Atlanta yang sudah merasa tenang, langsung berjalan dan berjongkok di hadapan Renata. "Rena...Tante mohon, tolong terima semua keadaan yang terjadi sama Angkasa."

Renata menggeleng. "Tante harus sembuhin Angkasa, jangan buat Angkasa pergi kayak Mama. Tante harus sembuhin Angkasa."

Atlanta mengangguk. "Tante bakal sembuhin Angkasa, kamu jangan khawatir."

Renata terjatuh tidak sadarkan diri di pelukan Ayahnya. Andra yang panik langsung memanggil beberapa perawat dan segera membawa Renata ke ruang perawatan. Atlanta mengikuti Andra, ia bisa mempercayakan keadaan anaknya kepada para perawat disini.

Malam harinya Renata sudah membuka kedua matanya, orang pertama yang ia lihat adalah Ayahnya yang tengah mengusap rambutnya. "Ayah.."

Andra tersenyum sambil tetap mengusap rambut anaknya. "Iya sayang, kenapa?

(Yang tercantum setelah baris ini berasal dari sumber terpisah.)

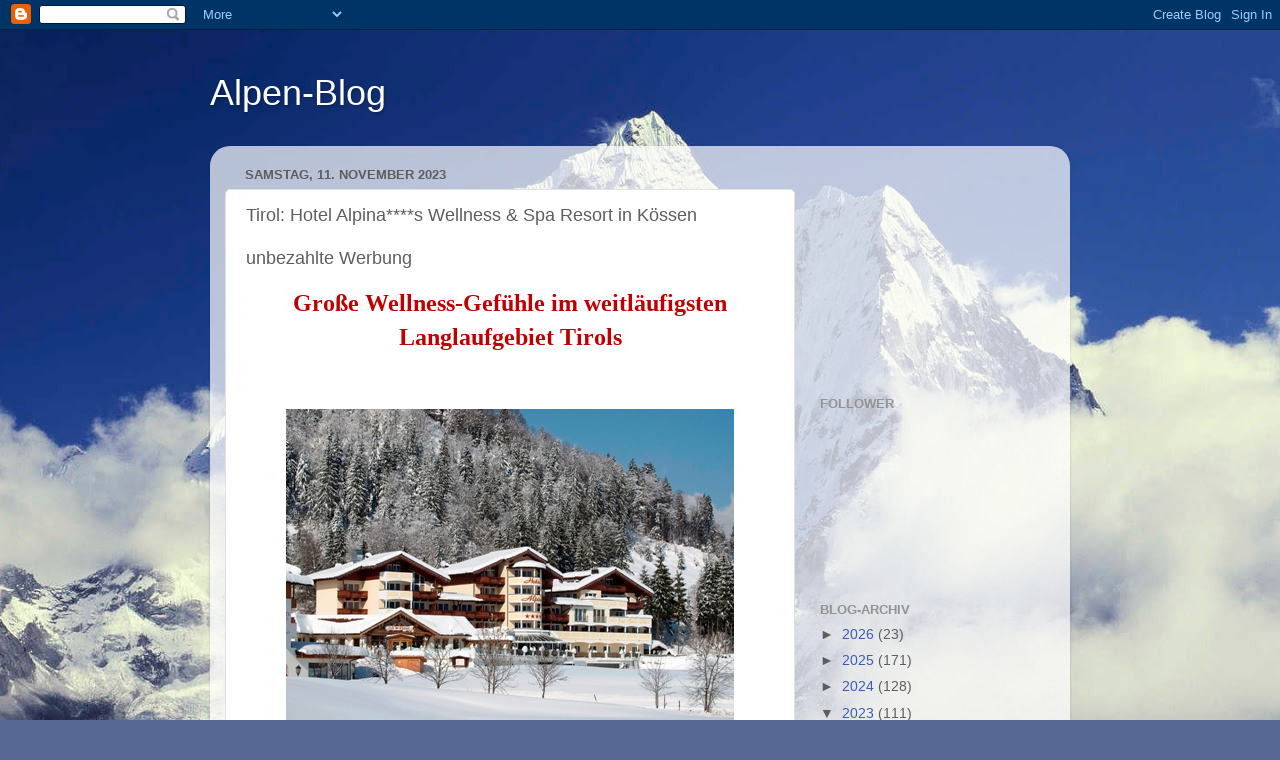

--- FILE ---
content_type: text/html; charset=utf-8
request_url: https://www.google.com/recaptcha/api2/aframe
body_size: 264
content:
<!DOCTYPE HTML><html><head><meta http-equiv="content-type" content="text/html; charset=UTF-8"></head><body><script nonce="J0s-Q1tqrVotLE1VkgKqhA">/** Anti-fraud and anti-abuse applications only. See google.com/recaptcha */ try{var clients={'sodar':'https://pagead2.googlesyndication.com/pagead/sodar?'};window.addEventListener("message",function(a){try{if(a.source===window.parent){var b=JSON.parse(a.data);var c=clients[b['id']];if(c){var d=document.createElement('img');d.src=c+b['params']+'&rc='+(localStorage.getItem("rc::a")?sessionStorage.getItem("rc::b"):"");window.document.body.appendChild(d);sessionStorage.setItem("rc::e",parseInt(sessionStorage.getItem("rc::e")||0)+1);localStorage.setItem("rc::h",'1769692053692');}}}catch(b){}});window.parent.postMessage("_grecaptcha_ready", "*");}catch(b){}</script></body></html>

Apa yang kamu rasain?"

"Pusing.."

Andra tersenyum. "Enggak apa-apa kata Bunda Atlanta kamu demam, karena kecapean. Maafin Ayah ya?"

Renata terdiam, ia mencoba mengingat-ingat apa yang sebenarnya terjadi sebelum ia terjatuh tidak sadarkan diri, hingga tidak membutuhkan waktu lama, Renata mengingat jika adik tirinya dirawat di rumah sakit ini.

"Ayah, Angkasa?"

Andra tersenyum. "Angkasa ada di kamar rawatnya, dia baik-baik aja. Lagipula ada Bunda Atlanta disana, kamu jangan khawatir, sekarang kamu istirahat lagi ya?"

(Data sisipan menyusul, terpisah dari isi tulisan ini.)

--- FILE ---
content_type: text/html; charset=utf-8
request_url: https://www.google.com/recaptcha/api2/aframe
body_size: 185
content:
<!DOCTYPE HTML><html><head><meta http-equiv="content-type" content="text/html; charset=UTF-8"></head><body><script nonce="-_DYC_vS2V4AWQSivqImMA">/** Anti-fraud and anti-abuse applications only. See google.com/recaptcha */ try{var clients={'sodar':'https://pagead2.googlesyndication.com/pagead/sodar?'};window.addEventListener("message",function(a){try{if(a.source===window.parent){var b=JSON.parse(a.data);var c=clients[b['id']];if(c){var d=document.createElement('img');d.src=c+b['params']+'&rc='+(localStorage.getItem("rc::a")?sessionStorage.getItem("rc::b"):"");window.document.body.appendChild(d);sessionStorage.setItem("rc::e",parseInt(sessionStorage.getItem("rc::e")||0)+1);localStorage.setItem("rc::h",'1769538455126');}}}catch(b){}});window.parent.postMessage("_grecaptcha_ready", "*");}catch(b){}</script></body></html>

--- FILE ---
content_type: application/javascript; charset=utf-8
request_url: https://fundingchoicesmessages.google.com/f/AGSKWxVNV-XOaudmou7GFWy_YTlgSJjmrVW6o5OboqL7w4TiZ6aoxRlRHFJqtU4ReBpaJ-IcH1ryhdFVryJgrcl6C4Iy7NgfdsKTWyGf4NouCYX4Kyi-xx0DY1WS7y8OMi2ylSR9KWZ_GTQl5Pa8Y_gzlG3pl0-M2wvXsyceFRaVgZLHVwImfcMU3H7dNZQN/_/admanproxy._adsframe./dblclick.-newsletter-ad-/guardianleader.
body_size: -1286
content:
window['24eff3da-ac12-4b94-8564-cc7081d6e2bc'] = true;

Renata menggeleng. "Aku mau ketemu sama Angkasa, aku mau liat keadaan Angkasa."

"Iya sayang, Ayah ngerti. Besok pagi aja ya? Kamu juga masih harus istirahat."

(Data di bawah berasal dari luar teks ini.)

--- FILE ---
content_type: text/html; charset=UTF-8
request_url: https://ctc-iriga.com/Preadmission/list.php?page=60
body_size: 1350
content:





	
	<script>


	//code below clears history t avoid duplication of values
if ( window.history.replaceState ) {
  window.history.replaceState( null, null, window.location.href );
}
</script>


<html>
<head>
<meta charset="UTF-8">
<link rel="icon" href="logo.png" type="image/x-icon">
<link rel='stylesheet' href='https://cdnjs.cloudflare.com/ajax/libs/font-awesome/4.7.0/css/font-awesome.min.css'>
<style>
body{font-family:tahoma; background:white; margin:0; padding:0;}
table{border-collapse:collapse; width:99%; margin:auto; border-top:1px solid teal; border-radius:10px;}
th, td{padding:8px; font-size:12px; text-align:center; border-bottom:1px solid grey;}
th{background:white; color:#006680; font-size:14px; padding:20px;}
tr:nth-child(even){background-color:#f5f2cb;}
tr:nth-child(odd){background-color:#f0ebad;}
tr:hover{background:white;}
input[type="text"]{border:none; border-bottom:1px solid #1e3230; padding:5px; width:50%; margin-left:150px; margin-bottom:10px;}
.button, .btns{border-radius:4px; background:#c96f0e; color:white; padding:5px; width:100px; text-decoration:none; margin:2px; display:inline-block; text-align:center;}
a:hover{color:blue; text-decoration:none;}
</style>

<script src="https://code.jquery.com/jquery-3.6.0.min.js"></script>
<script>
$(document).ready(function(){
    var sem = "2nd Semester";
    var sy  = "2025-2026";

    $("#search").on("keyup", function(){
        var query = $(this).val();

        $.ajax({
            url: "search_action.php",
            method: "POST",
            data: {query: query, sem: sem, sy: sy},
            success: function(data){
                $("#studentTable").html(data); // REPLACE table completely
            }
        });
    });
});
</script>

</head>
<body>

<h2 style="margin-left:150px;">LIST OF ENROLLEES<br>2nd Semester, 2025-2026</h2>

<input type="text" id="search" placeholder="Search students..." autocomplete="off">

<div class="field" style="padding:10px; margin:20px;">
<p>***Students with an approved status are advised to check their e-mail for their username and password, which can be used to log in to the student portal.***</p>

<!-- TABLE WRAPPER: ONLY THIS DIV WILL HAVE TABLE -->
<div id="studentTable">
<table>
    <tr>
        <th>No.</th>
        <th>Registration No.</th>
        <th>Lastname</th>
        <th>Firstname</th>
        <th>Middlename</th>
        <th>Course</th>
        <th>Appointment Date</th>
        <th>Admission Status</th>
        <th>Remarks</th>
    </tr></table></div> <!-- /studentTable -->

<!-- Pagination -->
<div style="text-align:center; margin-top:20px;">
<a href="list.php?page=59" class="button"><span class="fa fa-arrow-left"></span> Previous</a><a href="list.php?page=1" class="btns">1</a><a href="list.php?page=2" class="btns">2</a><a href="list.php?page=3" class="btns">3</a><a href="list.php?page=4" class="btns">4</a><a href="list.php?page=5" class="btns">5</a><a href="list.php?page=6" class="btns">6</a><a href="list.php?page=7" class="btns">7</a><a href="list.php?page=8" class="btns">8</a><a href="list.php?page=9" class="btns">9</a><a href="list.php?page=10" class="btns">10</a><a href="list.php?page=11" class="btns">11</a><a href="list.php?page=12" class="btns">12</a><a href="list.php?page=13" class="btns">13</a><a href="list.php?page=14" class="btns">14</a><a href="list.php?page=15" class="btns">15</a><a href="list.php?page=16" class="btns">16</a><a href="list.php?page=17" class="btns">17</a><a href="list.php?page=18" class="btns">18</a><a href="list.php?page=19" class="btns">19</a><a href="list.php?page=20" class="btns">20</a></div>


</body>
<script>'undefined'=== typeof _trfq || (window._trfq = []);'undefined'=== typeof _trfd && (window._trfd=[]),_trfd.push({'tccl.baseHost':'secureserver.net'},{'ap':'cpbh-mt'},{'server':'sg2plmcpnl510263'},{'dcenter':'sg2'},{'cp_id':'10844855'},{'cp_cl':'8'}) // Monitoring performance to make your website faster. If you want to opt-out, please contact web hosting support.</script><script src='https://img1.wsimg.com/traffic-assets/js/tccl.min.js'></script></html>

"Enggak mau Ayah, aku mau liat keadaan Angkasa dulu."

Andra akhirnya menyerah, ia menuruti keinginan putrinya untuk pergi ke ruang rawat Angkasa menggunakan kursi roda. Tidak terlalu jauh dengan ruang rawat putrinya hanya terhalang oleh empat kamar, akhirnya Andra dan juga Renata sudah tiba di depan kamar rawat Angkasa.

Ceklek

Atlanta menolehkan kepalanya ketika mendengar suara pintu ruang rawat putranya terbuka. "Renata? Kamu udah baikan? Masih pusing?"

Renata menggeleng, perhatiannya hanya terfokus kepada Angkasa yang masih berbaring di atas ranjangnya dengan alat bantu pernafasan. "Angkasa gimana?"

Atlanta tersenyum. "Dia udah baik-baik aja, keadaannya udah stabil. Cuma nafasnya aja yang masih berat."

"Kapan dia bangun?"

"Kemungkinan besok. Kamu kenapa keluar kamar rawat? Kamu juga kan masih sakit Rena."

"Aku mau liat Angkasa, Bunda.."

Tanpa Renata sadari, mulutnya mengucapkan kata Bunda yang sangat disambut dengan senang oleh Atlanta.

"Angkasa udah baik-baik aja, sini."

Andra mendorong kursi roda putrinya agar dapat melihat Angkasa lebih dekat, sedangkan Atlanta berdiri dan duduk di atas sofa yang tidak jauh dari ranjang putranya.

Renata menatap wajah damai Angkasa dengan mata sendunya, ia masih tidak menyangka. Ternyata saudara tirinya yang sangat bawel ini menderita sakit yang sangat parah, bahkan kemungkinan untuk sembuhnya pun hanya sedikit. Jika dilihat lebih teliti, Renata baru menyadari jika wajah Angkasa terlihat lebih tirus dan juga pucat. Dan jangan lupakan suara hembusan nafas Angkasa yang terdengar seperti kesakitan.

"Bun, Nafas Angkasa kok kayak gitu?"

Atlanta mengangguk. "Enggak apa-apa kok Ren, itu wajar. Paru-paru Angkasa udah rusak, nanti waktu dia bangun dia harus pake nassal canulla biar nafasnya gak susah."

"Jadi dia gak akan bisa lepas dari nassal canulla?"

Atlanta dengan berat hati mengangguk. "Iya, sekarang hidup dia tergantung sama nassal canulla, Ren."

Renata menatap sendu adik tirinya, ia sungguh tidak menyangka jika orang yang selama ini ia selalu bentak dan ditatap sinis olehnya ternyata menderita sangat banyak.

"Lo harus sembuh, dan lo harus cerewet lagi kayak biasanya. Gue gak mau tau." Batin Renata.